PROBLEM:
Print out the entries below with no edits.

ROWS:
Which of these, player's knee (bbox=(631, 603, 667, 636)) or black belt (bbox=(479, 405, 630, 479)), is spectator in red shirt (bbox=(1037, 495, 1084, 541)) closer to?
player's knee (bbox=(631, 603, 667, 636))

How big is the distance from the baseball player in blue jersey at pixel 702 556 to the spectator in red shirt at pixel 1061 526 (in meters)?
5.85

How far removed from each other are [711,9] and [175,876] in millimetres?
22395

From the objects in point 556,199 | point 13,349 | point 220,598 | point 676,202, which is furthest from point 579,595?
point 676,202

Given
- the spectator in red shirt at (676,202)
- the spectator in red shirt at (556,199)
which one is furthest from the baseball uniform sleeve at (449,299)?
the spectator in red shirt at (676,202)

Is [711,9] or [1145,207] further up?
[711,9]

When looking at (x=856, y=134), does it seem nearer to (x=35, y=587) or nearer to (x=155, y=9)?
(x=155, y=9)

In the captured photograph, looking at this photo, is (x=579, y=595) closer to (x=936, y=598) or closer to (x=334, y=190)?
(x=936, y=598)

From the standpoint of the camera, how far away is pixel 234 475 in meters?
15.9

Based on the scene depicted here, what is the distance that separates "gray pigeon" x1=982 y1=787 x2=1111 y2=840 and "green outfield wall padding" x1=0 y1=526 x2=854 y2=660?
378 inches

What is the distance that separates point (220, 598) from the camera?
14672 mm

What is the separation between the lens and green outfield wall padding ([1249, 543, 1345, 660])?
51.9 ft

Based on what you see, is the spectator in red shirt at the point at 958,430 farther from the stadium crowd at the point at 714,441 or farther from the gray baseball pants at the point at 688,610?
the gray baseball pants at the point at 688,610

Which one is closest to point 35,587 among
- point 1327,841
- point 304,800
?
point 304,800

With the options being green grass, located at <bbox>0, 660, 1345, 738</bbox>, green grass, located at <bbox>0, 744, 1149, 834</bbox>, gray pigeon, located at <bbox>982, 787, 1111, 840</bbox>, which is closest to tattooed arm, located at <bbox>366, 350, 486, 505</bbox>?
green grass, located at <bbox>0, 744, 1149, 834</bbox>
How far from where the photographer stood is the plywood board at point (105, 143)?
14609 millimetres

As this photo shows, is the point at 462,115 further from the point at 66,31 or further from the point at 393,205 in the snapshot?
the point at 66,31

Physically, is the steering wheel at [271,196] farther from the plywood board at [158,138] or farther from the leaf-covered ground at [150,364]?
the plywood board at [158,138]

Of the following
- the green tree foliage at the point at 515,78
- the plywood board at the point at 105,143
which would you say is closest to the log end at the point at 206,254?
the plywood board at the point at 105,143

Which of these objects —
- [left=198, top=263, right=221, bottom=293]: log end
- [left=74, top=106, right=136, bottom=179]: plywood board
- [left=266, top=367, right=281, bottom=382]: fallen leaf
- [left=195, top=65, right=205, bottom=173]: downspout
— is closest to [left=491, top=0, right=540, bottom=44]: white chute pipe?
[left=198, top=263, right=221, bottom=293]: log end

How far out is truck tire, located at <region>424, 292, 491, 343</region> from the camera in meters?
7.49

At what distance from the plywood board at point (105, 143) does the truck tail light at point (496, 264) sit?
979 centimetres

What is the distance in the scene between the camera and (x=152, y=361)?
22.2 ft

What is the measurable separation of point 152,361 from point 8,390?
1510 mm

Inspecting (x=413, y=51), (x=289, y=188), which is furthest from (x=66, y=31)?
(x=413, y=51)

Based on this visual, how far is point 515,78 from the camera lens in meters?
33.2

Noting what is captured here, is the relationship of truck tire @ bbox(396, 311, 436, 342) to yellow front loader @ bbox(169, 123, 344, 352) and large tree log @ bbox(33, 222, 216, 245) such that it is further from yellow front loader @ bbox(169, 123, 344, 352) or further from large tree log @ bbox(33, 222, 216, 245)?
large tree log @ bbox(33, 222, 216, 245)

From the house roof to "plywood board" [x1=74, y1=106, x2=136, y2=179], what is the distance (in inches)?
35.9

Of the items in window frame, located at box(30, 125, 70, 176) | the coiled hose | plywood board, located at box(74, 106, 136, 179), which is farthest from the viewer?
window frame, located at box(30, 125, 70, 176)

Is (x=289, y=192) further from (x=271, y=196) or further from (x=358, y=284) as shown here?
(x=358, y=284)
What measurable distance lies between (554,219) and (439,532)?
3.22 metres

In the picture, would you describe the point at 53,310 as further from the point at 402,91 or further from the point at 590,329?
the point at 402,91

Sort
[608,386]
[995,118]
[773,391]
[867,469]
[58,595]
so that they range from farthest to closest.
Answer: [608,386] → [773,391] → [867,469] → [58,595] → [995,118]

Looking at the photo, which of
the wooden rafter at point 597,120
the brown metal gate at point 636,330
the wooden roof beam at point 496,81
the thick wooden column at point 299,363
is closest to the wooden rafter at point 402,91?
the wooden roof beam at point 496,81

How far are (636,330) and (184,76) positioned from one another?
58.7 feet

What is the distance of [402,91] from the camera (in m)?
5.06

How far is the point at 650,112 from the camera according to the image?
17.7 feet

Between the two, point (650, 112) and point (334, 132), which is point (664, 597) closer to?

TASK SOLUTION:
Which of these, player's knee (bbox=(631, 603, 667, 636)) or black belt (bbox=(479, 405, 630, 479)), is spectator in red shirt (bbox=(1037, 495, 1084, 541)) closer to?
player's knee (bbox=(631, 603, 667, 636))

How big is the distance from the baseball player in blue jersey at pixel 702 556 to the spectator in red shirt at pixel 1061 526 (in meters)?
5.85

How far removed from each other are [711,9] and [175,876] in millimetres?
22395

From the objects in point 556,199 | point 13,349 | point 220,598 | point 676,202, which is furthest from point 579,595?
point 676,202

Given
- the spectator in red shirt at (676,202)
- the spectator in red shirt at (556,199)
which one is furthest from the baseball uniform sleeve at (449,299)?
the spectator in red shirt at (676,202)

Is [711,9] or [1145,207] further up?
[711,9]

When looking at (x=856, y=134), does it seem nearer to (x=35, y=587) or nearer to (x=155, y=9)?
(x=155, y=9)

In the captured photograph, looking at this photo, is (x=579, y=595) closer to (x=936, y=598) or closer to (x=334, y=190)?
(x=936, y=598)

From the standpoint of the camera, how far away is pixel 234 475 in meters?
15.9

Based on the scene depicted here, what is the distance that separates "gray pigeon" x1=982 y1=787 x2=1111 y2=840 and "green outfield wall padding" x1=0 y1=526 x2=854 y2=660?
378 inches

What is the distance that separates point (220, 598) from the camera?
14672 mm

What is the separation between the lens and green outfield wall padding ([1249, 543, 1345, 660])?
51.9 ft

Based on what you see, is the spectator in red shirt at the point at 958,430 farther from the stadium crowd at the point at 714,441 or farther from the gray baseball pants at the point at 688,610?
the gray baseball pants at the point at 688,610

Which one is closest to point 35,587 among
- point 1327,841
- point 304,800
?
point 304,800

With the options being green grass, located at <bbox>0, 660, 1345, 738</bbox>, green grass, located at <bbox>0, 744, 1149, 834</bbox>, gray pigeon, located at <bbox>982, 787, 1111, 840</bbox>, which is closest to tattooed arm, located at <bbox>366, 350, 486, 505</bbox>?
green grass, located at <bbox>0, 744, 1149, 834</bbox>
How far from where the photographer stood is the plywood board at point (105, 143)?
14609 millimetres

As this photo shows, is the point at 462,115 further from the point at 66,31 or further from the point at 393,205 in the snapshot?
the point at 66,31

Physically, is the steering wheel at [271,196] farther from the plywood board at [158,138] or farther from the leaf-covered ground at [150,364]?
the plywood board at [158,138]

Of the following
- the green tree foliage at the point at 515,78
- the plywood board at the point at 105,143
which would you say is closest to the log end at the point at 206,254?
the plywood board at the point at 105,143

Which of these objects —
- [left=198, top=263, right=221, bottom=293]: log end
- [left=74, top=106, right=136, bottom=179]: plywood board
- [left=266, top=367, right=281, bottom=382]: fallen leaf
- [left=195, top=65, right=205, bottom=173]: downspout
— is closest to [left=491, top=0, right=540, bottom=44]: white chute pipe?
[left=198, top=263, right=221, bottom=293]: log end

How far out is truck tire, located at <region>424, 292, 491, 343</region> from the camera in meters?
7.49

At what distance from the plywood board at point (105, 143) does the truck tail light at point (496, 264) sit?
979 centimetres

What is the distance in the scene between the camera and (x=152, y=361)?
22.2 ft

What is the measurable separation of point 152,361 from point 8,390?
1510 mm

Inspecting (x=413, y=51), (x=289, y=188), which is furthest from (x=66, y=31)?
(x=413, y=51)

Based on this visual, how far is point 515,78 from the camera lens in meters?
33.2

Noting what is captured here, is the relationship of truck tire @ bbox(396, 311, 436, 342) to yellow front loader @ bbox(169, 123, 344, 352) and large tree log @ bbox(33, 222, 216, 245) such that it is further from yellow front loader @ bbox(169, 123, 344, 352) or further from large tree log @ bbox(33, 222, 216, 245)?
large tree log @ bbox(33, 222, 216, 245)

From the house roof to "plywood board" [x1=74, y1=106, x2=136, y2=179], what is the distance (in inches)?
35.9

Of the items in window frame, located at box(30, 125, 70, 176) | the coiled hose | plywood board, located at box(74, 106, 136, 179), which is farthest from the viewer?
window frame, located at box(30, 125, 70, 176)

Is (x=289, y=192) further from (x=271, y=196) or further from (x=358, y=284) as shown here?
(x=358, y=284)
What measurable distance lies between (554,219) and (439,532)?
3.22 metres

In the picture, would you describe the point at 53,310 as further from the point at 402,91 or further from the point at 590,329?
the point at 402,91

Sort
[608,386]
[995,118]
[773,391]
[867,469]
[58,595]
so that they range from farthest to closest.
Answer: [608,386] → [773,391] → [867,469] → [58,595] → [995,118]

Looking at the photo, which of
the wooden rafter at point 597,120
the brown metal gate at point 636,330
the wooden roof beam at point 496,81
the thick wooden column at point 299,363
is closest to the wooden rafter at point 402,91?
the wooden roof beam at point 496,81

How far are (636,330) and (184,76) positioned from one another?
58.7 feet

What is the distance of [402,91] from the camera (in m)?
5.06

How far is the point at 650,112 from the camera according to the image?
17.7 feet

Between the two, point (650, 112) and point (334, 132), which is point (664, 597) closer to?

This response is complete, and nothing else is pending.